• _Task to complete_
Please transcribe the data exactly as shown, skipping the images.
□ □ □
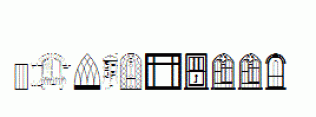 Window.ttf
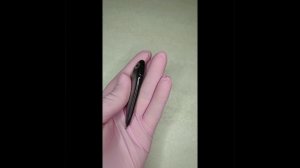 Воблер HUNTER FAWORYT 7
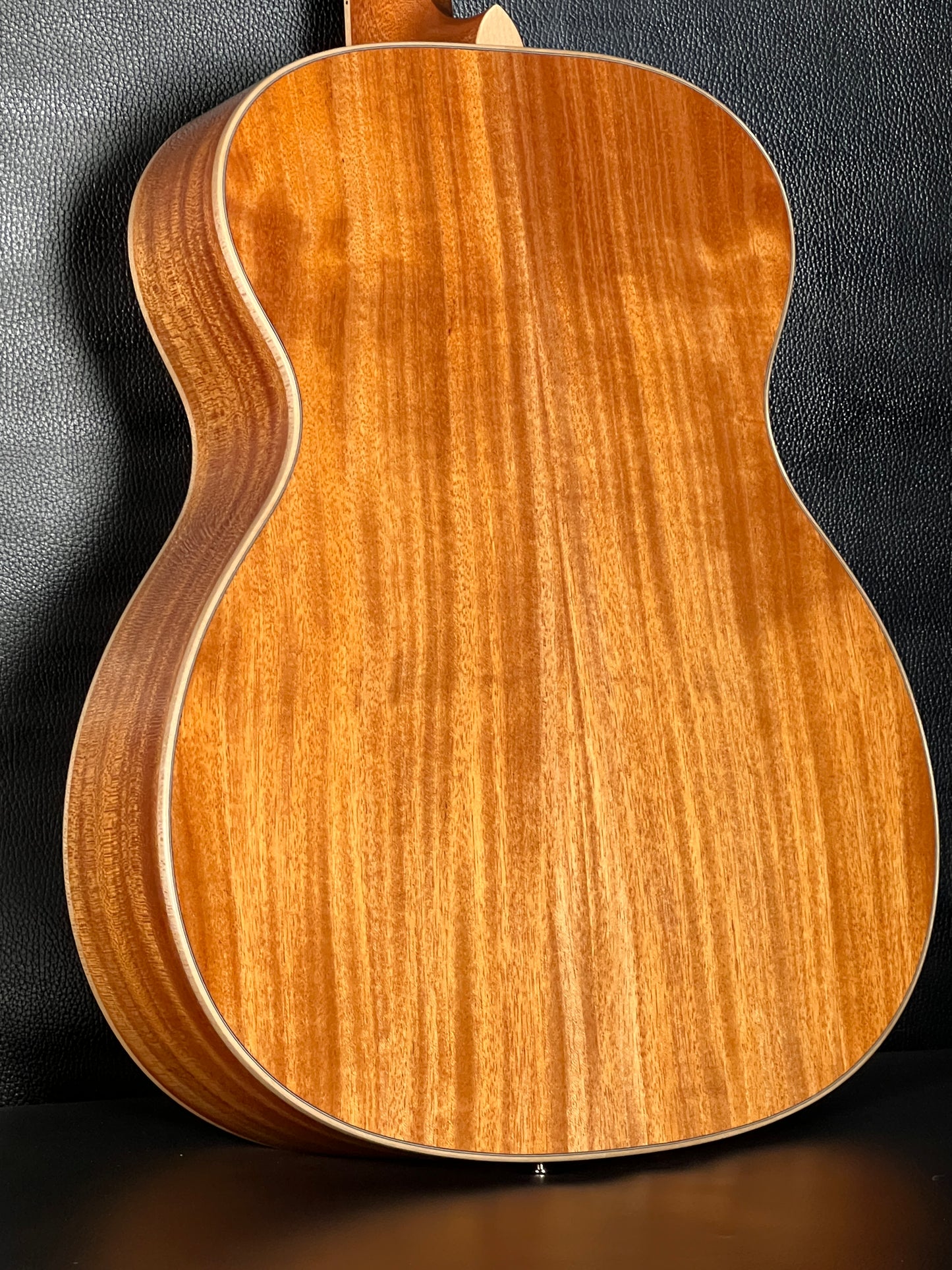Larrivée OM-44 Left-Handed #143632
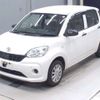 toyota passo 2017 -TOYOTA--Passo DBA-M700A--M700A-0095456---TOYOTA--Passo DBA-M700A--M700A-0095456- image 1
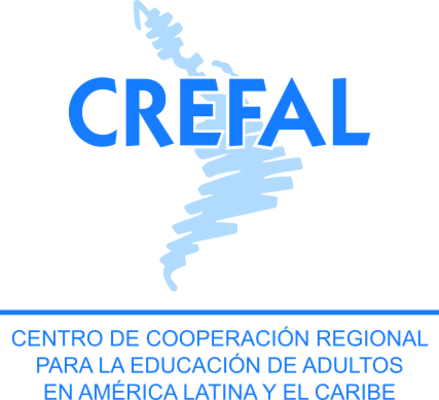 OEI y CREFAL firman un convenio marco de cooperación que permitirá realizar programas y proyectos de interés mutuo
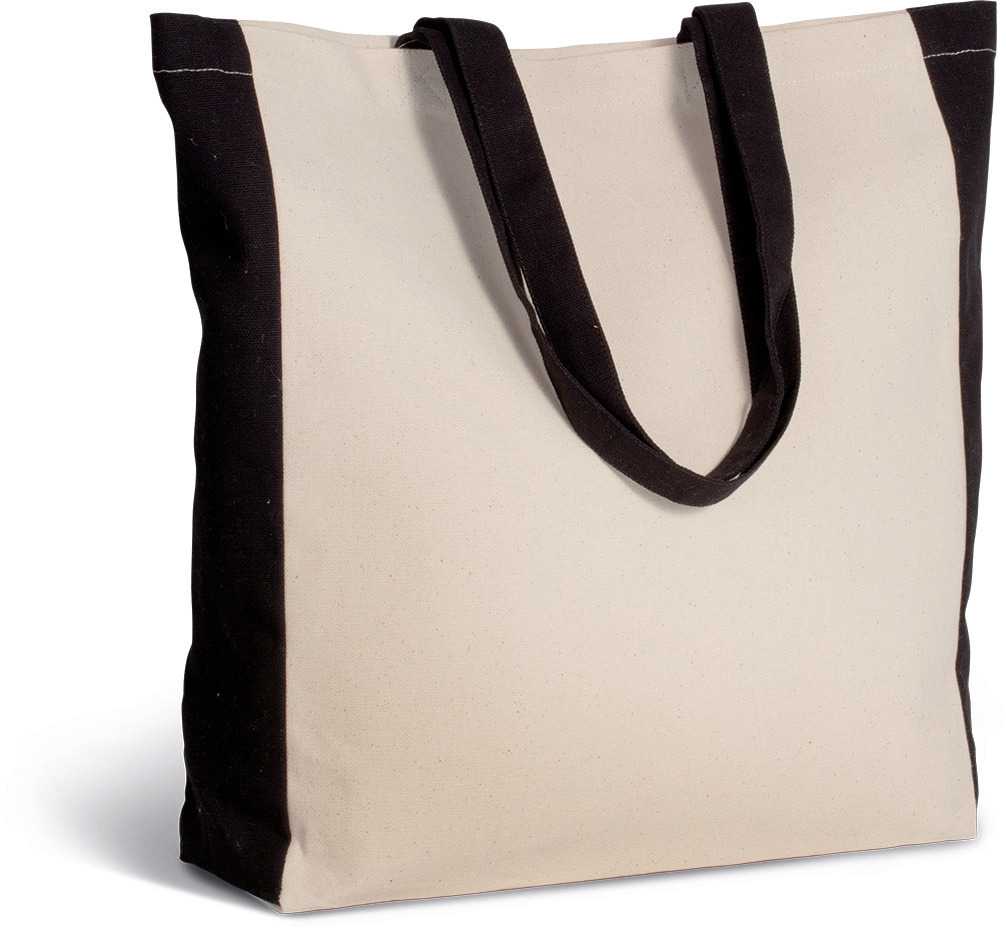Ki-mood Bolsa bicolor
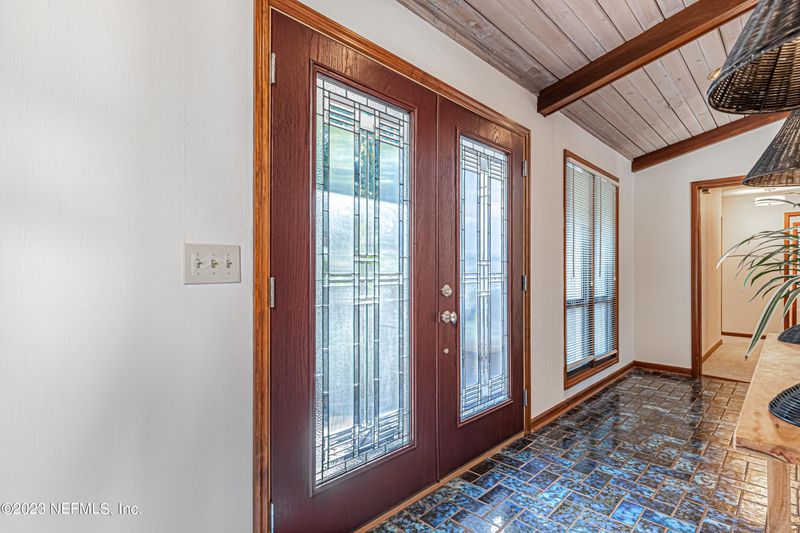 2031 Zeta Ct, Orange Park, FL 32073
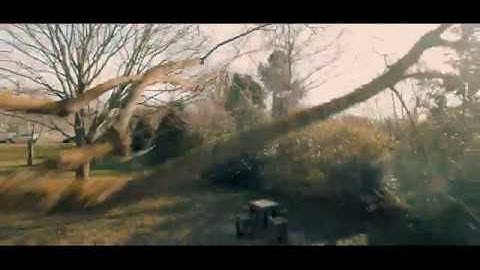 FPV AK47 + BUMBLEBEE GOPRO 8 BLACK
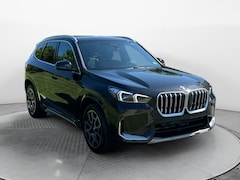 2025 BMW X1 xDrive28i SUV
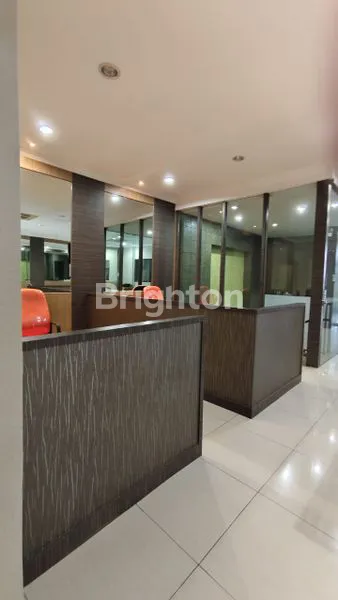 image RUKO BURANGRANG BANDUNG (2)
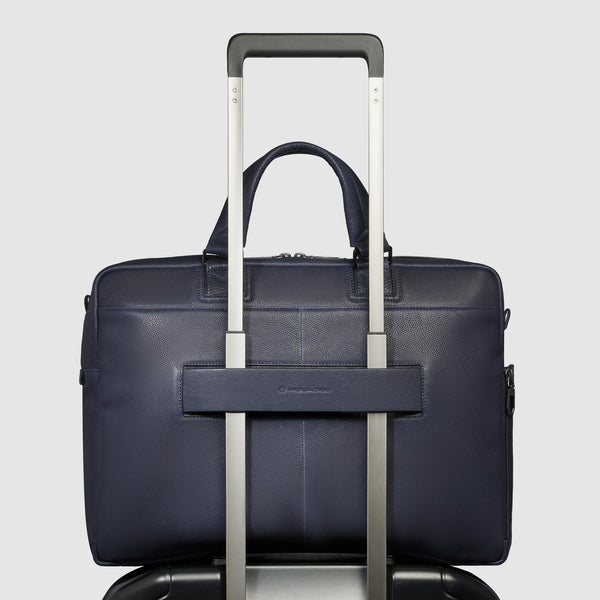 Work bag for laptop 15,6"
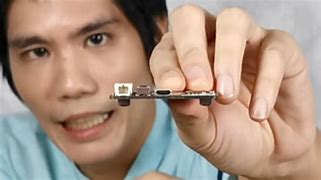 Image result for Micro Bit Hardware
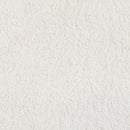 Sunny Ottoman - Michael's Discount Furniture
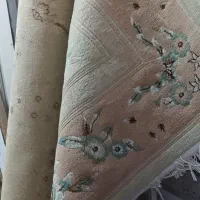 فرش6متری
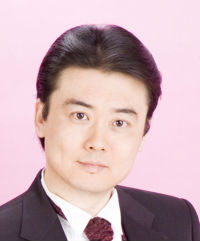 seo每天一贴站长昝辉最爱照 seo每天一贴站长昝辉最爱照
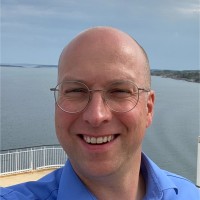 Matthias Lümken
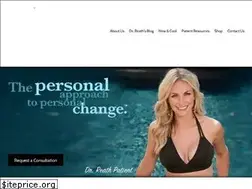 Sites similar to dbreath.com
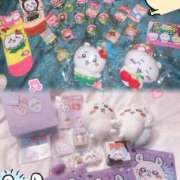 ヒメ日記 2025/04/13 09:21 投稿 いちか 船橋ときめき女学園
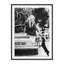 Brigitte Bardot & Pup Print by Getty Images-1029161569-1029161596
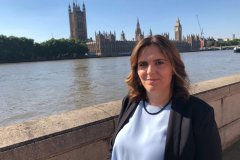 23694B1C-24F8-44E9-A273-B4C3EC105CFB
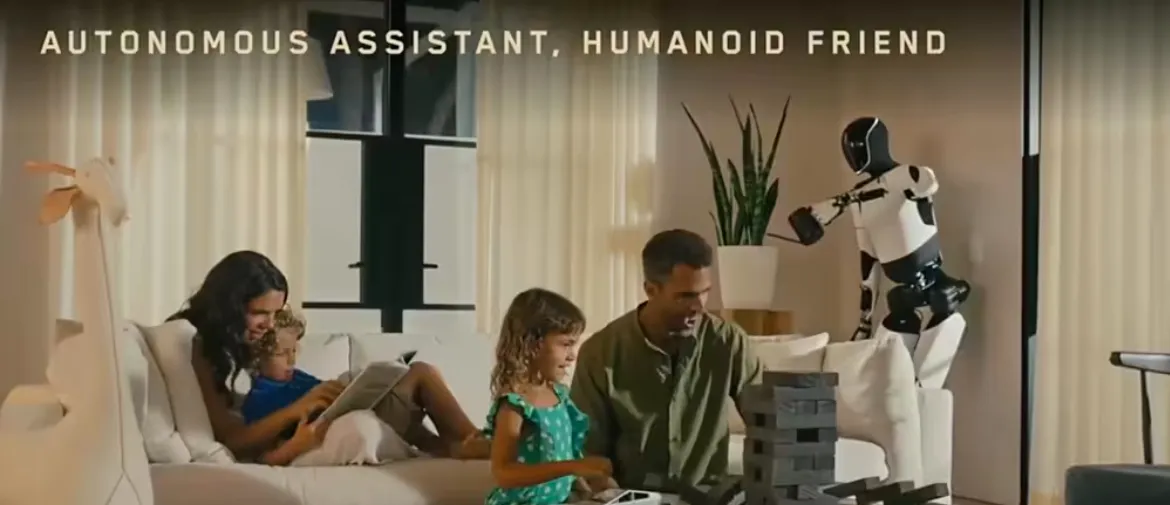 Autonomous taxi or brand new 2-seater model? Tesla Cybercab Highlights Analysis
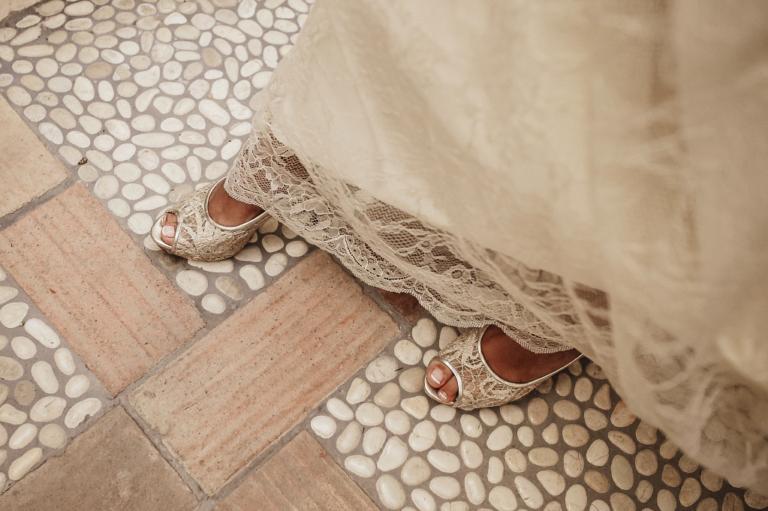 Shooting de bodas por Cuento y Seguido - Masia La Mota Alcoy - Bodasconestilo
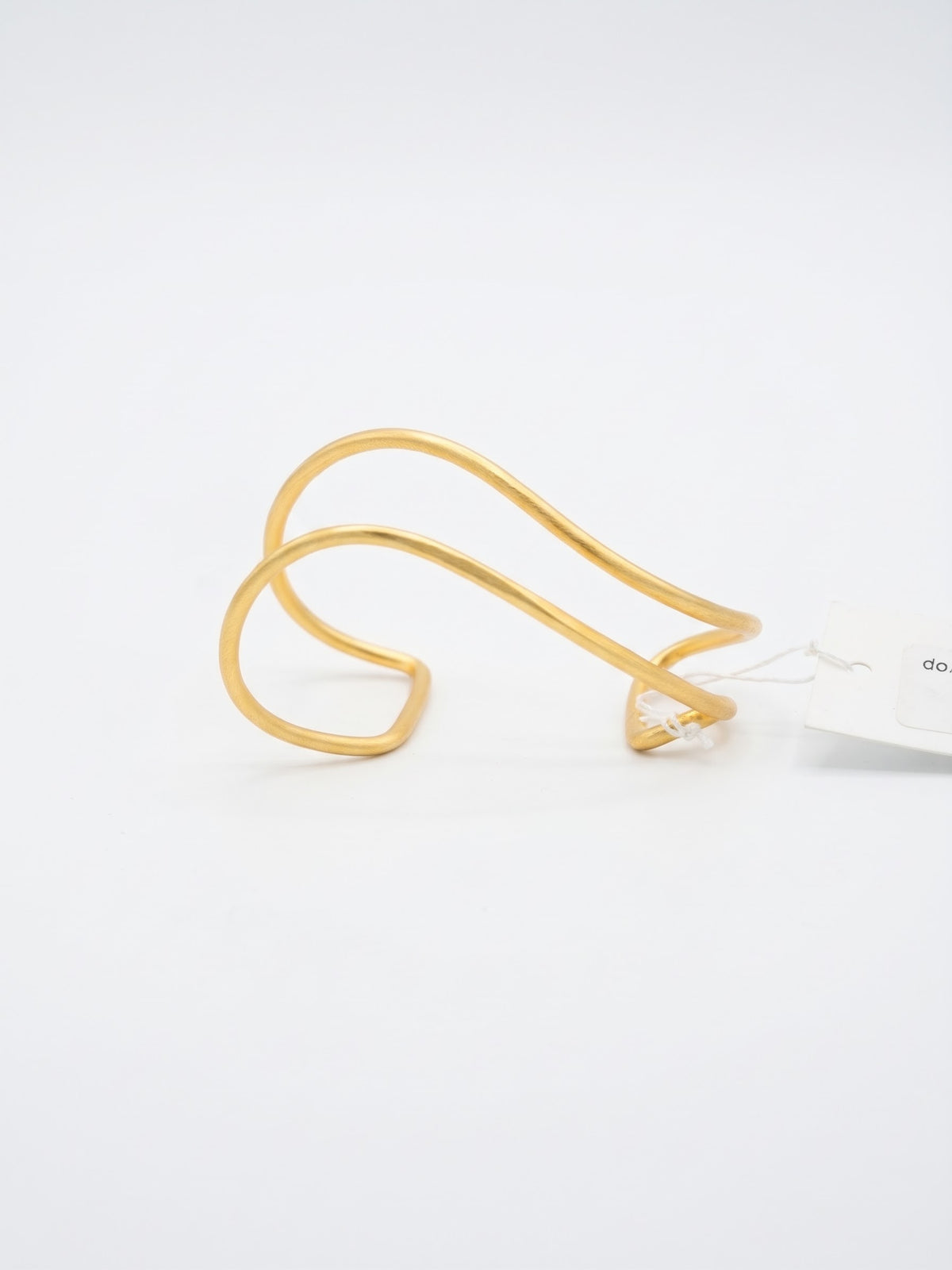 Bracciale onda Vestopazzo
□ □ □
• _Worked solution_
 Window.ttf
 Воблер HUNTER FAWORYT 7
Larrivée OM-44 Left-Handed #143632
 toyota passo 2017 -TOYOTA--Passo DBA-M700A--M700A-0095456---TOYOTA--Passo DBA-M700A--M700A-0095456- image 1
 OEI y CREFAL firman un convenio marco de cooperación que permitirá realizar programas y proyectos de interés mutuo
Ki-mood Bolsa bicolor
 2031 Zeta Ct, Orange Park, FL 32073
 FPV AK47 + BUMBLEBEE GOPRO 8 BLACK
 2025 BMW X1 xDrive28i SUV
 image RUKO BURANGRANG BANDUNG (2)
 Work bag for laptop 15,6"
 Image result for Micro Bit Hardware
 Sunny Ottoman - Michael's Discount Furniture
 فرش6متری
 seo每天一贴站长昝辉最爱照 seo每天一贴站长昝辉最爱照
 Matthias Lümken
 Sites similar to dbreath.com
 ヒメ日記 2025/04/13 09:21 投稿 いちか 船橋ときめき女学園
 Brigitte Bardot & Pup Print by Getty Images-1029161569-1029161596
 23694B1C-24F8-44E9-A273-B4C3EC105CFB
 Autonomous taxi or brand new 2-seater model? Tesla Cybercab Highlights Analysis
 Shooting de bodas por Cuento y Seguido - Masia La Mota Alcoy - Bodasconestilo
 Bracciale onda Vestopazzo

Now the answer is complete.